▶ STUDY TEXT

He gained greater responsibility for companies which his father had acquired and after 1945, he rebuilt them. He developed a business philosophy of decentralised organisation which gave executives wide powers for decision-making and allowed employees to participate in their company's success.

When Quandt's father died in 1954, the Quandt group was a conglomerate of about 200 businesses including the battery manufacturer, several metal fabrication companies, textile companies and chemical companies (including Altana AG). It also owned about 10% of car company Daimler-Benz and about 30% of BMW. The conglomerate was then divided between his two surviving sons: Herbert and Harald Quandt, who was Herbert's half brother. BMW was an ailing company and in 1959 its management suggested selling the whole concern to Daimler-Benz. Herbert Quandt was close to agreeing to such a deal, but changed his mind at the last minute because of opposition from the workforce and trade unions. Instead he increased his share in BMW to 50% against the advice of his bankers, risking much of his wealth. He was instrumental in reversing the company's fortunes by financing the BMW 700 which transformed the company's profitability.

BMW was already planning its BMW 1500 model when Quandt took control. It was launched in 1962 and established a new segment in the car market: the quality production saloon. It occupied a position between the mass production car and the craftsman-built output of the luxury producers. BMW's sophisticated technical skills put it in a strong position to fill this niche. This model in its new segment firmly established the long-term success of BMW.

When Harald died in 1967 in an air crash, Herbert received more shares in BMW, VARTA and IWKA. In 1974, Herbert and Harald's widow, Inge, sold their stake in Daimler-Benz to the Government of Kuwait.

== Personal life ==
Quandt lived in 1920s at Griebnitzsee in Berlin. He married his first wife, Ursel Münstermann, in 1933 but they divorced in 1940. This marriage had produced a daughter, Silvia Quandt (born 1937), who stayed with her mother after the divorce. Silvia is now an artist who lives in Munich. Ten years later, in 1950, he married his second wife, the jeweller Lieselotte Blobelt, but they divorced in 1959. This second marriage produced Sonja (born 1951) (now Sonja Quandt-Wolf), Sabina (born 1953) and Sven (born 1956). Sven became the manager of the BMW rally team.

Herbert married his third wife Johanna Bruhn in 1960, just a year after his second divorce. She had been a secretary in his office in the 1950s and eventually became his personal assistant. She did not remarry after Herbert's death, and lived quietly in Bad Homburg until her own death in 2015. The current supervisory board members at BMW include Johanna's two children: Stefan Quandt, holder of 23.7% of the shares in BMW, and Susanne Klatten, a 19.2% shareholder. They joined the board in May 1997.

Herbert ensured that the shares in his companies were not thinly spread and so to avoid family disputes the children of the previous marriages received large shares in other Quandt family companies. Silvia Quandt, the oldest child, received extensive investments and property in the 1970s. Later the three children from the second marriage were given the majority of the shares of VARTA Battery AG but these have since been sold. Susanne also received his shares in Altana AG, while Stefan also received shares in a holding company called Delton with interests in medical products and power supplies.

Herbert Quandt died on 2 June 1982 in Kiel.

There is now a foundation in the Herbert Quandt name through BMW.

▶ DATA EXTRACT
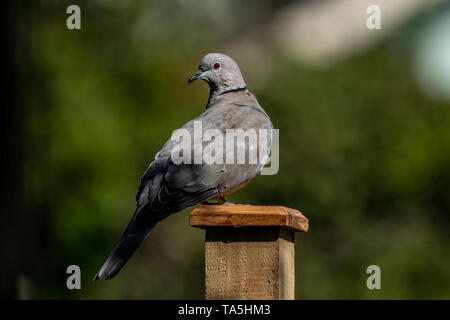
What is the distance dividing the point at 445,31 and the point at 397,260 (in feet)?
12.6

▶ TASK TO CARRY OUT
Answer these questions from the passage on Herbert Quandt.
1. In which year was the BMW 1500 launched?
2. Whom did Herbert Quandt marry in 1960?
3. In which city did Herbert Quandt die?

▶ ANSWER TO THIS TASK
1. 1962
2. Johanna Bruhn
3. Kiel